For me, the thing was to try and find a way to hook teachers who are struggling with developing e-Learning in their classroom and breaking e-Learning in this big global sense down in to manageable chunks. And so once we did that, and we’ve based our research on Dr Cristobal Cobo Romani and he is based in Mexico but he’s done work with University of Oxford and UNESCO and so it’s fairly solid, we’ve combined that with 21st Century Learner New Zealand document and so we looked at those e-Competencies and then thought so do those e-Competencies marry up with the key competencies and how can we provide that kind of link in for, you know, everyday teachers? Teachers who want to just check instead of guess that they are doing a good job. And so we’ve developed a couple of documents that are really still developing documents and so one of them has got the e-Competencies down one side and the key competencies down the other and we’ve called it a table-mat planner and so whenever you are doing a unit and we’ve got units that we’ve done some overview planning for, the planning format is a brief note of how has your e-Learning integration covered the e-Competencies and the key competencies just to give teachers an opportunity just sort of sight it, to physically see yes not to fill the whole lot in because that would be murder by pen but to, you know, just to make sure that things are being covered and that students are getting both the key competencies which are really important but also these e-Competencies.
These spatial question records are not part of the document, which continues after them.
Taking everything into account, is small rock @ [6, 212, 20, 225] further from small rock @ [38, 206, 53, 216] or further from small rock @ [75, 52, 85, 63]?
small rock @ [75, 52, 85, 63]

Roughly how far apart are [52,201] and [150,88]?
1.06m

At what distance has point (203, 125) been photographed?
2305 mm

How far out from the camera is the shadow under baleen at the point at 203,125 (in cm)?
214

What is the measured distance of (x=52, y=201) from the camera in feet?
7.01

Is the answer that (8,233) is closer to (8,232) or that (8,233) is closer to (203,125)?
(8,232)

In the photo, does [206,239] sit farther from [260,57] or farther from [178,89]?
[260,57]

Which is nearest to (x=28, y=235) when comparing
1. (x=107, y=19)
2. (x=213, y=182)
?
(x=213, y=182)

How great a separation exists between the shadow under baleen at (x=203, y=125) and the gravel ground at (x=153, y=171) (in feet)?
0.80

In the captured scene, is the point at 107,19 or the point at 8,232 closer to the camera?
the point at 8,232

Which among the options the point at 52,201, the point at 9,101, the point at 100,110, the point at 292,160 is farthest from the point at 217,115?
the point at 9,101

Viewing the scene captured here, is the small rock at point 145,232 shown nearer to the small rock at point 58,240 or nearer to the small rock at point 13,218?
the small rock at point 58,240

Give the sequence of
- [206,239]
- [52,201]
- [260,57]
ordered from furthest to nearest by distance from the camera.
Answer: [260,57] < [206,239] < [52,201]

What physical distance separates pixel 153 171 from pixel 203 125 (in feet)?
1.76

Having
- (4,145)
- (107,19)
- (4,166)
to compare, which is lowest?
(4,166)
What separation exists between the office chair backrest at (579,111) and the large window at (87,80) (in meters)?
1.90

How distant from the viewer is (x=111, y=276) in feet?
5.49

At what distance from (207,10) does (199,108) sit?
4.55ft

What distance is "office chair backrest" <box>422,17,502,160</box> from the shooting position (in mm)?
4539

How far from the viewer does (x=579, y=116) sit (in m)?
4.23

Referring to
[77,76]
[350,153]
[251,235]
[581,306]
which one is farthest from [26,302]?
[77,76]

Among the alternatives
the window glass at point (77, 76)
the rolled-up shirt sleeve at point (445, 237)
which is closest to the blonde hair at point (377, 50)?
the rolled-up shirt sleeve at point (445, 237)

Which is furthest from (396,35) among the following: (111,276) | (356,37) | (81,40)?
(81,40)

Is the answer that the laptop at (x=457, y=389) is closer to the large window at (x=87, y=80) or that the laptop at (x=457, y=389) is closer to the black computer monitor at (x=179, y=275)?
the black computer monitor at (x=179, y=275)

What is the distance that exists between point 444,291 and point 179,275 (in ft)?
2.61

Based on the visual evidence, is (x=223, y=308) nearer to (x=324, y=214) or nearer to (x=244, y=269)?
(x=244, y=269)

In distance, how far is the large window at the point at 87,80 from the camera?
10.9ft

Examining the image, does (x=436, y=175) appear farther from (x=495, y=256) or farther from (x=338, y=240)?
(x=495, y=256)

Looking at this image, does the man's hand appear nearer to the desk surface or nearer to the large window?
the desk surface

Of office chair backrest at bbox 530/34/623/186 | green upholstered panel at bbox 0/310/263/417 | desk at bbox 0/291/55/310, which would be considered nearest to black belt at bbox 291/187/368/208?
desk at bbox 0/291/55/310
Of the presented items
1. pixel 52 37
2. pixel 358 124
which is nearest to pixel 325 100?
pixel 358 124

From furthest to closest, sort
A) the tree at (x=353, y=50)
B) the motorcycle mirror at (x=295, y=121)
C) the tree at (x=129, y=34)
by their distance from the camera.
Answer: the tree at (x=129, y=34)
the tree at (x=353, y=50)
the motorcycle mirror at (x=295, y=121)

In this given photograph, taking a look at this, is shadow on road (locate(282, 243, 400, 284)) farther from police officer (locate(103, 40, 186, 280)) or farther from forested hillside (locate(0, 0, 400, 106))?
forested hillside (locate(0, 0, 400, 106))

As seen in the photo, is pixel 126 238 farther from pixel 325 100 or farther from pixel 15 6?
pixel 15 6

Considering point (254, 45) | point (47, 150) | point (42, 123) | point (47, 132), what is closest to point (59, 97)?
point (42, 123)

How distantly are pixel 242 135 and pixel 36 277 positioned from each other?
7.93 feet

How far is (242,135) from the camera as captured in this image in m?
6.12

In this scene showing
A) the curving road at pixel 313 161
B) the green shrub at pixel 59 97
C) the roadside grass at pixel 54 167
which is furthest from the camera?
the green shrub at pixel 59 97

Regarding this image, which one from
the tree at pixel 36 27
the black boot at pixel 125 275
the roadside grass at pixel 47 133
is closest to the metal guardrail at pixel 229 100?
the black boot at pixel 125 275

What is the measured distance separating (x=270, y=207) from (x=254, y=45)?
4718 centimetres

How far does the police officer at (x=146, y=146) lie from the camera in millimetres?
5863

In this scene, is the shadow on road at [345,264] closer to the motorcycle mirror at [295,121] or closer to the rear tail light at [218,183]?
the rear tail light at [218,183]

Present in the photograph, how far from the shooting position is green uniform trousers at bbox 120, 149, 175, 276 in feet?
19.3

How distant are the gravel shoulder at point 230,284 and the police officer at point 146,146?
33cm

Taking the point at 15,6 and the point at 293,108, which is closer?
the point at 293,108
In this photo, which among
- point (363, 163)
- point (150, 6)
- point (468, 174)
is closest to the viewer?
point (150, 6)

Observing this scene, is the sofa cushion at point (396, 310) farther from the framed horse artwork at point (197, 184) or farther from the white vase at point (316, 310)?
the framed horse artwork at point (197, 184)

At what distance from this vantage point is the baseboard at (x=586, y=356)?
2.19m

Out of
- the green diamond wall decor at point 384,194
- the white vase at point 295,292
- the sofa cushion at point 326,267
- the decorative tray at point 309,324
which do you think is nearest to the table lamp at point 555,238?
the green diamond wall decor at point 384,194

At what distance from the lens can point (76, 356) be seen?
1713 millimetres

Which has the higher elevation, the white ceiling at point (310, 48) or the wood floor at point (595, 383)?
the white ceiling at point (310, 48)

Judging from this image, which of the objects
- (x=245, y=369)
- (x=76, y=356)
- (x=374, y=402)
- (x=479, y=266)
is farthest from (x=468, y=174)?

And I think it’s the e-Competency thing that is that I’m quite passionate about because I think that depending on your personality type you have a tendency to one or more of the e-Competencies but not necessarily the other because I’m quite a creative person, I really love the media literacy and the digital literacy and the stuff that deals with media and image manipulation and communication, and I know that I’m not quite so good at the e-Awareness and the you know good solid logical cyber citizenship and the technological literacy side of it so it’s a really good balance for me, just to make sure that I’m actually giving that coverage to students these days. From my own personal history of having teenage children who’ve been in the digital system for ten years but they still don’t cross-check their references, they don’t check whether websites are true or not, they don’t really have comprehension that the gorgeous girl on the cover of a magazine has probably got pimples just like they do, you know, it’s that sort of stuff. So I feel quite strongly that if we provide this to the teachers that these young digital natives that we’ve got coming through won’t just have that surface information the bells and whistles of e-Learning but they’ll actually get that deeper connection with the competencies of e-Learning, and then layering that over with the key competencies.

In three to five years if I walk into a classroom, I’d be hoping to see some clear, critical and creative thinking and working around e-Learning. I think at the moment the creativity is there and i think that is sort of easy and understandable if you link it to the New Zealand Curriculum with the making meaning and creating meaning tie to literacy, I think the creating meaning is happening, I’d like to see in five years time that the making meaning, that teachers are prompting students to look more deeply - but if I was there in five years time I’d be hoping that the students were naturally looking more deeply.